Araştırma ekibi ayrıca, OSB ve DEHB olan çocukların, beyindeki beyaz maddeyi OKB olanlara göre daha fazla etkileyen daha ciddi bozukluklar gösterdiğini de buldu.

Ameis, bu bulgu, hem otizmin hem de DEHB'nin OKB'den çok daha genç yaşlarda ve bir dizi farklı beyaz madde yolunun hızlı bir gelişimden geçtiği bir zamanda ortaya çıktığı gerçeğini yansıtabilir.

Otizm, DEHB ve OKB'nin ortak semptomları vardır ve aynı genlerin bazıları tarafından bağlanır. Yine de tarihsel olarak ayrı bozukluklar olarak incelenmişlerdir.

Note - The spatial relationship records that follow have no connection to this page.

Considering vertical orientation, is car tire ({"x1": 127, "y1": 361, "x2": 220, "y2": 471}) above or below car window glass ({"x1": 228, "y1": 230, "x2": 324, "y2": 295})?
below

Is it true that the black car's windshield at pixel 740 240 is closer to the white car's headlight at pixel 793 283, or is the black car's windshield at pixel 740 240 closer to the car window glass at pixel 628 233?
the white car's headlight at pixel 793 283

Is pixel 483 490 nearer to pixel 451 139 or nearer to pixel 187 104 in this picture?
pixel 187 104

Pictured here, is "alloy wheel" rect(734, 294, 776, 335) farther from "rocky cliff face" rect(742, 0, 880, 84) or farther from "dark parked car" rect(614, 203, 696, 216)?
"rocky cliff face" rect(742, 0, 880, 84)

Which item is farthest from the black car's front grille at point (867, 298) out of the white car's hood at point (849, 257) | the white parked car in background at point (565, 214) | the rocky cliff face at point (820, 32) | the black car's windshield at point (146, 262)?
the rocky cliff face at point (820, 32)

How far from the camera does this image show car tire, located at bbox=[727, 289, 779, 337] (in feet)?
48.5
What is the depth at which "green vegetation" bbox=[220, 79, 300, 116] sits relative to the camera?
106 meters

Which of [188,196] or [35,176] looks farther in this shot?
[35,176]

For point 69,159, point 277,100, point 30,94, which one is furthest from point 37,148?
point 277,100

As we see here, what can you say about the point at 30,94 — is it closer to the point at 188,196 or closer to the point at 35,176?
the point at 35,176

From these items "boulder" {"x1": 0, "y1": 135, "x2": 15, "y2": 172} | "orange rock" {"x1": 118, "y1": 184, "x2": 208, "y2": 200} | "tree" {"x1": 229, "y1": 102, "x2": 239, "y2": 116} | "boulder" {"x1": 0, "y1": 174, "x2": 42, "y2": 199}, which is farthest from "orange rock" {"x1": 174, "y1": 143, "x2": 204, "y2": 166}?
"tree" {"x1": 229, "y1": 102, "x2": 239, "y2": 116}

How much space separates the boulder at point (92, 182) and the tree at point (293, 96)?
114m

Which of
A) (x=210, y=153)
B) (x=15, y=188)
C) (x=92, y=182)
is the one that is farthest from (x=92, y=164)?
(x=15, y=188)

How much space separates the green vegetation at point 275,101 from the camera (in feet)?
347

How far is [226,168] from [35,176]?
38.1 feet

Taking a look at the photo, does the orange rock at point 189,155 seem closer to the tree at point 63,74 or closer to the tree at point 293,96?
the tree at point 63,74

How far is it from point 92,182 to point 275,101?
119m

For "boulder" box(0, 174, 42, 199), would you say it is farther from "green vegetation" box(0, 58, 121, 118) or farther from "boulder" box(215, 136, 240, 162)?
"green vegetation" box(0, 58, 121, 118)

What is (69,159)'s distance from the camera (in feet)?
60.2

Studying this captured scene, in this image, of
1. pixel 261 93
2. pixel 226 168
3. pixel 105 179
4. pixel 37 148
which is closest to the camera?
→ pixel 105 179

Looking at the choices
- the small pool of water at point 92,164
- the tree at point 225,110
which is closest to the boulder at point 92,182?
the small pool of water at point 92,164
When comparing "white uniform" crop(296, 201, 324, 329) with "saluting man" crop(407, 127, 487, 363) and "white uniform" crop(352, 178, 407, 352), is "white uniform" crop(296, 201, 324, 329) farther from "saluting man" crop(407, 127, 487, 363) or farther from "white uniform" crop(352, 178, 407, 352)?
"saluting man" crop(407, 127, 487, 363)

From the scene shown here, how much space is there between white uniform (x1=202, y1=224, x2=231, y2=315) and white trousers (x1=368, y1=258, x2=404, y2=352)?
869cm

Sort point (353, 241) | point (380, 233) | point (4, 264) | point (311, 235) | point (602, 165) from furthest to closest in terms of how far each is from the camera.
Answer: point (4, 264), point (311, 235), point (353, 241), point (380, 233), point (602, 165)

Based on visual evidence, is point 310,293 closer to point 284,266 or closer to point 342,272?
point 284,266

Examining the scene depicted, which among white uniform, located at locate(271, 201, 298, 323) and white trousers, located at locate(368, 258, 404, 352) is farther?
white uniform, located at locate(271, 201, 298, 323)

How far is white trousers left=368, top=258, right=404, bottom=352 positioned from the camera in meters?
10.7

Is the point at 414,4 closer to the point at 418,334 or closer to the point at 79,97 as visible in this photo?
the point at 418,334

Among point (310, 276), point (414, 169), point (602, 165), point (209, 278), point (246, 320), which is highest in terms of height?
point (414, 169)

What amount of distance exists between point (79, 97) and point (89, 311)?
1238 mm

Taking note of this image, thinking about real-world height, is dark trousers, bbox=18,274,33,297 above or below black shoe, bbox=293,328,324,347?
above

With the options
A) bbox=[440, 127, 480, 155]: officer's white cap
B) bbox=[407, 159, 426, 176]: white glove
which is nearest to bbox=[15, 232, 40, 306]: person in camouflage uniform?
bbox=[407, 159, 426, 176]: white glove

Bu üç nörogelişimsel bozukluk birlikte, çocukların ve gençlerin kabaca yüzde 15'ini etkiliyor.

Çalışma, benzerliklerini ve farklılıklarını daha iyi anlamak ve daha etkili ve hedefe yönelik tedaviler geliştirmek için çeşitli çocukluk dönemi beyinle ilgili bozuklukları toplu olarak inceleyen Ontario Eyaleti Nörogelişimsel Bozukluklar Ağı (POND) adlı büyük bir Ontario girişiminin bir parçasıdır.

Çalışma, Amerikan Psikiyatri Dergisi.

Araştırmacılar, dikkat sorunları veya sosyal zorluklar gibi otizm, DEHB ve OKB'de bozulmaya katkıda bulunan birçok davranışın bu koşullar altında ortaya çıktığını ve kişiden kişiye şiddet olarak farklılık gösterdiğini açıklamaktadır.

Araştırmacılar, beynin beyaz cevher yapısının, bu teşhislerde mevcut olan bir dizi davranışsal semptomla ilişkili olduğunu buldular. Ameis, daha fazla beyin bozukluğu olan çocukların, tanılarına bakılmaksızın günlük yaşamda işleyişinde daha fazla bozulmaya sahip olduklarını söyledi.

Kıdemli yazar Dr. Evdokia Anagnostou, bu bulgunun beyinle ilgili bozuklukların doğasını anlamamıza etkileri olduğunu belirtiyor.

Yeni araştırma, beyin yapısının farklı gelişim koşullarını kesen bir dizi davranışsal semptomla ilişkili olduğuna dair biyolojik kanıt sağlıyor. Bu nedenle, bu tür koşullar arasındaki paylaşılan biyolojiyi vurgular.

Araştırmacılar ayrıca bulgularının, bir davranış yelpazesini hedefleyen tedavilerin her üç koşul için de geçerli olabileceğini gösterdiğine inanıyorlar.